PHILADELPHIA (CBS) — The debate is raging after renewed calls to remove the statue in Center City of Frank Rizzo as thousands have signed a petition to keep the statue.
Supporters of Rizzo, the former mayor and police commissioner of Philadelphia, are pushing back against Councilwoman Helen Gym’s call to remove his statue from city property. They’ve signed a petition to keep the statue where it currently stands, in front of the city’s Municipal Services Building.
Marc Ferguson, an administrator of the popular Facebook page Taking our South Philadelphia streets back, stopped to check on the statue early Wednesday. Tuesday night, someone vandalized it with eggs and an anti-Trump sign.
Ferguson started a petition on change.org Tuesday to gather support against efforts to take the statue down. Thousands have already signed it and the number of signatures continued to grow Wednesday.
“It’s about principle,” Ferguson said. “There’s so much going on in this country right now, there’s so many divided relations, this is not a symbol of hate.”
Gym wants the statue of the former mayor and police commissioner to be removed. Gym and others are troubled by allegations that African-Americans were routinely targeted and brutalized during Rizzo’s tenure from the late 60’s to 1980.

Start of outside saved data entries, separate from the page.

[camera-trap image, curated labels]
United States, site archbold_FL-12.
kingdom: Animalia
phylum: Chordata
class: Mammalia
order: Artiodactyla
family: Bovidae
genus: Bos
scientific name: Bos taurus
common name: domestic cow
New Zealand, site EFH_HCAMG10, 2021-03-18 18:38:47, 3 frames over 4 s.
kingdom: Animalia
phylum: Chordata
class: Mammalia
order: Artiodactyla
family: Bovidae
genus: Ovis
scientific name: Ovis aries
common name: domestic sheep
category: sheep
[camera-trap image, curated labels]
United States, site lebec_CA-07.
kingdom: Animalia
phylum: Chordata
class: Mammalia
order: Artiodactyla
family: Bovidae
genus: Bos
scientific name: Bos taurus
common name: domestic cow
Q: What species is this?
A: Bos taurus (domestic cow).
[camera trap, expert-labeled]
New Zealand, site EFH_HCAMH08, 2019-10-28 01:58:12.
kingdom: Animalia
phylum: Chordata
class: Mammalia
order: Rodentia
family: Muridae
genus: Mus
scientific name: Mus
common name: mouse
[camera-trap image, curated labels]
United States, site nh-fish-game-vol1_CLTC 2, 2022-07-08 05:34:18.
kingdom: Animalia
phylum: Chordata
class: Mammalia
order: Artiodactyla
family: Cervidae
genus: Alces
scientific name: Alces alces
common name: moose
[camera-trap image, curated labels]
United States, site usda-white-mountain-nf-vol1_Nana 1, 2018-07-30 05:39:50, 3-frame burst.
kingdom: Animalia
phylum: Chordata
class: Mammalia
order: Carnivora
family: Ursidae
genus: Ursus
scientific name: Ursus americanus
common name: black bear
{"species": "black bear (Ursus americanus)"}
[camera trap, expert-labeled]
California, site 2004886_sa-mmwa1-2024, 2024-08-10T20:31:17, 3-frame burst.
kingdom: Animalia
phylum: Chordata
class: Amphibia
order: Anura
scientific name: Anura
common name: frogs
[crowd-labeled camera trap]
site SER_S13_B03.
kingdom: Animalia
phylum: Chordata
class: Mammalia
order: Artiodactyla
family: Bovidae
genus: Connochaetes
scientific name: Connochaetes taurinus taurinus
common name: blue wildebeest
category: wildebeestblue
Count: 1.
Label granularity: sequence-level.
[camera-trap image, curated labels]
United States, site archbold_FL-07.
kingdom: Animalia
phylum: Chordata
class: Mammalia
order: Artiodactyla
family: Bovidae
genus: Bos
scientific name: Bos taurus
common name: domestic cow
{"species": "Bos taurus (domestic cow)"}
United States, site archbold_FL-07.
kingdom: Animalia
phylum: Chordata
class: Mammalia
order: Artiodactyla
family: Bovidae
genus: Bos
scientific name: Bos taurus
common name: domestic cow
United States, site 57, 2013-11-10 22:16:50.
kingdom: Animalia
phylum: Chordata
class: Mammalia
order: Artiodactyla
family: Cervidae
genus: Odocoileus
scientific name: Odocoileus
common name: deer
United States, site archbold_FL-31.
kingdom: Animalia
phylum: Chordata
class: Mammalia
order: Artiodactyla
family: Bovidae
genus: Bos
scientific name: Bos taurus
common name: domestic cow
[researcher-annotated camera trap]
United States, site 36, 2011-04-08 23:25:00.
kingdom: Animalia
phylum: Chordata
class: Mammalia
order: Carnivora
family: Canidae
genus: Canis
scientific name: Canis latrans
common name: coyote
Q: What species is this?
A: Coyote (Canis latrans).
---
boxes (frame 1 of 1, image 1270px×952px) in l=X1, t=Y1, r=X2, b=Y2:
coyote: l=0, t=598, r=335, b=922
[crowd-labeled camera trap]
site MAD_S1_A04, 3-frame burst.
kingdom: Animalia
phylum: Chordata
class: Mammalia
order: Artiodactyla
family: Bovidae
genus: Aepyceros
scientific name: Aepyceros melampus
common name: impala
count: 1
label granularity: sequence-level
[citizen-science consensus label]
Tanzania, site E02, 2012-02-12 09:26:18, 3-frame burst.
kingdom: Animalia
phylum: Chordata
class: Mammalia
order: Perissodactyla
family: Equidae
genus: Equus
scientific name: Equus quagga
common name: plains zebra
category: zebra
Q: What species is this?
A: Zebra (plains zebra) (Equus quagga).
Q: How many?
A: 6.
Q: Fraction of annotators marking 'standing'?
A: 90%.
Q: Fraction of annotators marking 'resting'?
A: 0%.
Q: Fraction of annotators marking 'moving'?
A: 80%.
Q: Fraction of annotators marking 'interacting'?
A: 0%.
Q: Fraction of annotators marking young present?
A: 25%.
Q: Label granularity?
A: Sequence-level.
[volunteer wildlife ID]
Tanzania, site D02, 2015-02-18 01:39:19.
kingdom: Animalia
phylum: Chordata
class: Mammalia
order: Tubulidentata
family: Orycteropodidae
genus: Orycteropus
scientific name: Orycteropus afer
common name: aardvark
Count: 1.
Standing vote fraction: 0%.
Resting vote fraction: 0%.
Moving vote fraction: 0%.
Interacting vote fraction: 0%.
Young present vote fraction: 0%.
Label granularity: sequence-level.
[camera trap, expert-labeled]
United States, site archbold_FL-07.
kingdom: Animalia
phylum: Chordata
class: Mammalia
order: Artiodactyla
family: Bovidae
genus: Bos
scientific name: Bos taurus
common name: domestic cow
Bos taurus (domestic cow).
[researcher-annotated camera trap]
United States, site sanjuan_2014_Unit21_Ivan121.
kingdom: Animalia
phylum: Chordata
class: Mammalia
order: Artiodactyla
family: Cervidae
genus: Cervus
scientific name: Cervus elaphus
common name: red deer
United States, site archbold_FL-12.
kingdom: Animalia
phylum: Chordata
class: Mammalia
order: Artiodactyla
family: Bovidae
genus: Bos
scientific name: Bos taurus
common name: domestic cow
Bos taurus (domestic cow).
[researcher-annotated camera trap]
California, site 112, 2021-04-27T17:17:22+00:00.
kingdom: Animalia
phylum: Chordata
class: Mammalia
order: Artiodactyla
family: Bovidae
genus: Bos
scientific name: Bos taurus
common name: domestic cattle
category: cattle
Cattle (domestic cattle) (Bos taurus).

“There is a longstanding legacy around racism we have to have hard conversations about,” Gym told Eyewitness News on Tuesday.
She added, “This is not about history. This is about who the city chooses to honor in the heart of our city.”
Ferguson said he would love to have a conversation with city officials and is open to having the statue moved, just not destroyed.
“There’s a mural down at the Italian Market, maybe we could put it over there with the mural,” he said. “There’s a little park there. There’s all kinds of options.”
Police have set up a barrier around the statue after the statue was egged. Police took into custody a 25-year-old man from Maplewood, New Jersey, following the incident that happened around 10:45 a.m. He has been charged with disorderly conduct and criminal mischief.
On Wednesday afternoon, the Office of Emergency Management sent up a mobile surveillance system next to it.
Philadelphians are split over whether Rizzo’s statue should go.
“Anything that symbolizes racism? Take it down. It’s real simple,” said Pam Williams of West Philadelphia.
“He was the guy who had to take care of business. At that time, at that era, Pennsylvania and Philadelphia, we needed that. We needed that, so I like the statue,” said Melvin Carter of North Philadelphia.
More than 13,000 people have signed the petition so far to keep the statue.